The answer was yes. The question apparently had not been fully answered.

Enforceability, Part 1

“How do you enforce the affordable housing component?” Brodsky asked. He referred to the plan for 2250 affordable rentals, 2250 market-rate rentals, and some 1930 market-rate condos.

“We have MOUs,” Gargano responded, saying that language in the MOUs and funding agreements would provide the enforceability.

“And if by some reason, the housing is not developed, what’s the remedy?” Brodsky asked.

Gargano replied that the developer would not get the funding. It wasn’t clear what funding he was referring to—the $100 million from the state, or city housing bonds and subsidies.

ESDC Chief Operating Officer Eileen Mildenberger followed up by saying that the fiscal cost to the city and state would be about $450 million. (That calculation includes $200 million in direct funding plus sales tax and mortgage recording tax breaks, but not affordable housing costs nor public costs for schools, sanitation, and public safety.)

Enforceability, Part 2

After the hearing, reporters followed up with Gargano. “In our agreement with the developer, we have an MOU that gives us the ability to enforce what we require them to do in terms of affordable housing," he said.

Is the MOU public?

Gargano said he’d have to check.

Would it typically be made public?

“It depends on where we are in the process,” Gargano replied.

“We’re still negotiating final terms,” Mildenberger said.

“We’re still negotiating,” Gargano chimed in. “But obviously when the negotiations are complete, all of those will be public documents.”

How could they be negotiating, Gargano was asked, given that the project was going to be put before the PACB on Wednesday.

“No, we’re not negotiating. We have an MOU,” Gargano said.

Mildenberger explained further why the MOU wasn’t public. “The final terms of the agreement” have not been reached, she said, adding that there would be MOUs between the developer and the city and the developer and the state.

So why is this going to the PACB?

“I think the fiscal terms of the project are already negotiated, and that’s what PACB would be most concerned about,” she responded.

A reasonable return

Gargano was asked about the developer’s return. “I have been told by my financial people that—I don’t have the numbers—but it’s a reasonable return on their investment,” he said. (In an August article in New York Magazine, a real estate expert estimated about a 25 percent return.)

So why did the ESDC let Forest City, in the 8% cut in project size, eliminate a disproportionate amount of commercial space, which, if filled, would generate more spinoff jobs and public revenue than would housing? (The ESDC attributed the nearly one-third cut in projected revenues to the 8% reduction.)

“The developer is the sponsor of this project,” Gargano replied. “The city is the one that has looked at the project in terms of the makeup of the project, the size of the project and they have approved, the office of--”

“City Planning,” his interlocutor offered.

“They’re the ones that approved it,” Gargano continued.

But didn't City Planning simply address scale rather than the housing/office mix?

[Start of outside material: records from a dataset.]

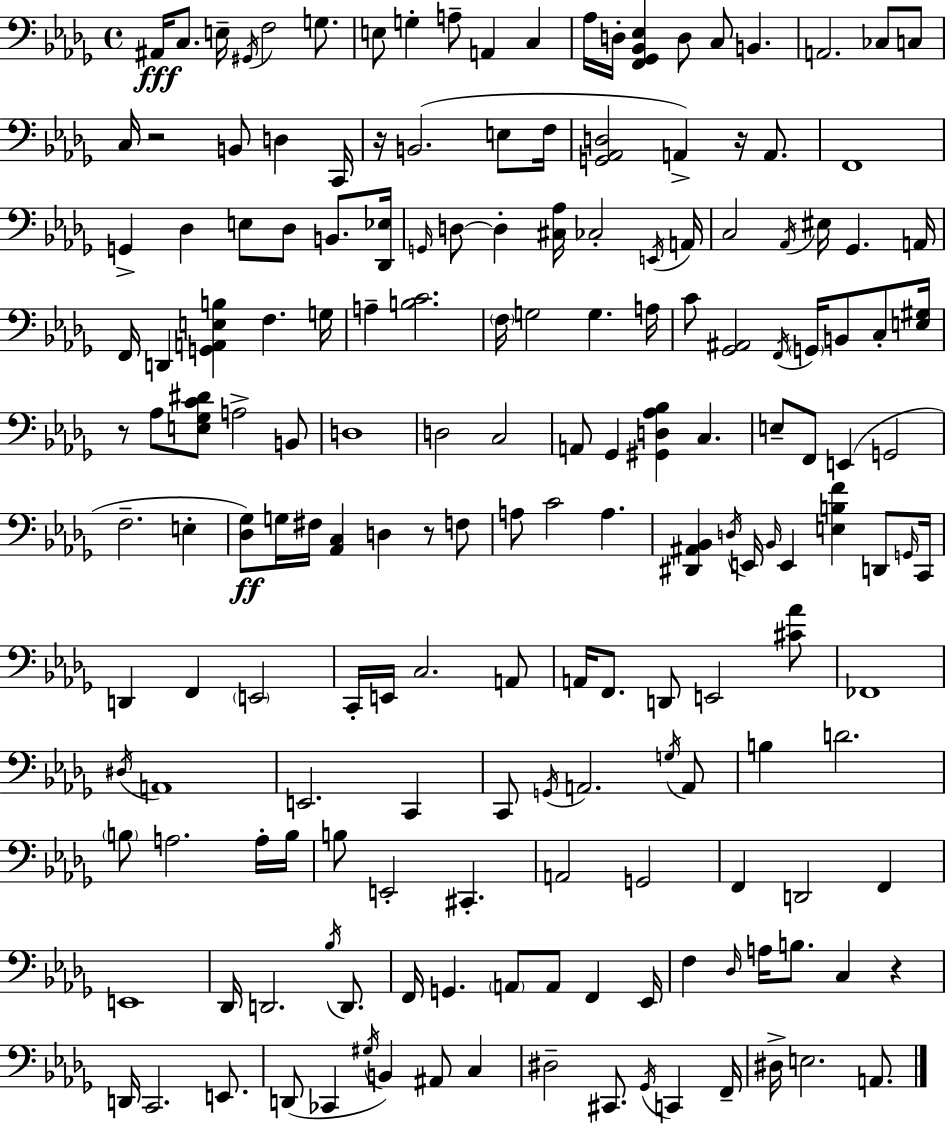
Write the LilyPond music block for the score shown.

{
  \clef bass
  \time 4/4
  \defaultTimeSignature
  \key bes \minor
  ais,16\fff c8. e16-- \acciaccatura { gis,16 } f2 g8. | e8 g4-. a8-- a,4 c4 | aes16 d16-. <f, ges, bes, ees>4 d8 c8 b,4. | a,2. ces8 c8 | \break c16 r2 b,8 d4 | c,16 r16 b,2.( e8 | f16 <g, aes, d>2 a,4->) r16 a,8. | f,1 | \break g,4-> des4 e8 des8 b,8. | <des, ees>16 \grace { g,16 } d8~~ d4-. <cis aes>16 ces2-. | \acciaccatura { e,16 } a,16 c2 \acciaccatura { aes,16 } eis16 ges,4. | a,16 f,16 d,4 <g, a, e b>4 f4. | \break g16 a4-- <b c'>2. | \parenthesize f16 g2 g4. | a16 c'8 <ges, ais,>2 \acciaccatura { f,16 } \parenthesize g,16 | b,8 c8-. <e gis>16 r8 aes8 <e ges c' dis'>8 a2-> | \break b,8 d1 | d2 c2 | a,8 ges,4 <gis, d aes bes>4 c4. | e8-- f,8 e,4( g,2 | \break f2.-- | e4-. <des ges>8\ff) g16 fis16 <aes, c>4 d4 | r8 f8 a8 c'2 a4. | <dis, ais, bes,>4 \acciaccatura { d16 } e,16 \grace { bes,16 } e,4 | \break <e b f'>4 d,8 \grace { g,16 } c,16 d,4 f,4 | \parenthesize e,2 c,16-. e,16 c2. | a,8 a,16 f,8. d,8 e,2 | <cis' aes'>8 fes,1 | \break \acciaccatura { dis16 } a,1 | e,2. | c,4 c,8 \acciaccatura { g,16 } a,2. | \acciaccatura { g16 } a,8 b4 d'2. | \break \parenthesize b8 a2. | a16-. b16 b8 e,2-. | cis,4.-. a,2 | g,2 f,4 d,2 | \break f,4 e,1 | des,16 d,2. | \acciaccatura { bes16 } d,8. f,16 g,4. | \parenthesize a,8 a,8 f,4 ees,16 f4 | \break \grace { des16 } a16 b8. c4 r4 d,16 c,2. | e,8. d,8( ces,4 | \acciaccatura { gis16 } b,4) ais,8 c4 dis2-- | cis,8. \acciaccatura { ges,16 } c,4 f,16-- dis16-> | \break e2. a,8. \bar "|."
}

The ESDC, Gargano declared, is not the project sponsor, and a developer has to “look at the market.”

Hint of changes

As for the project before the PACB for a possible vote today, Gargano said that it was was “basically the project that we put out for bid, with the possibility of doing some review for the Phase 2.”

Well, there was no bid, but his comment about Phase 2 raised some questions. What issues might be up for discussion? The mix of housing? The interim surface parking? The design of open space? We should know soon.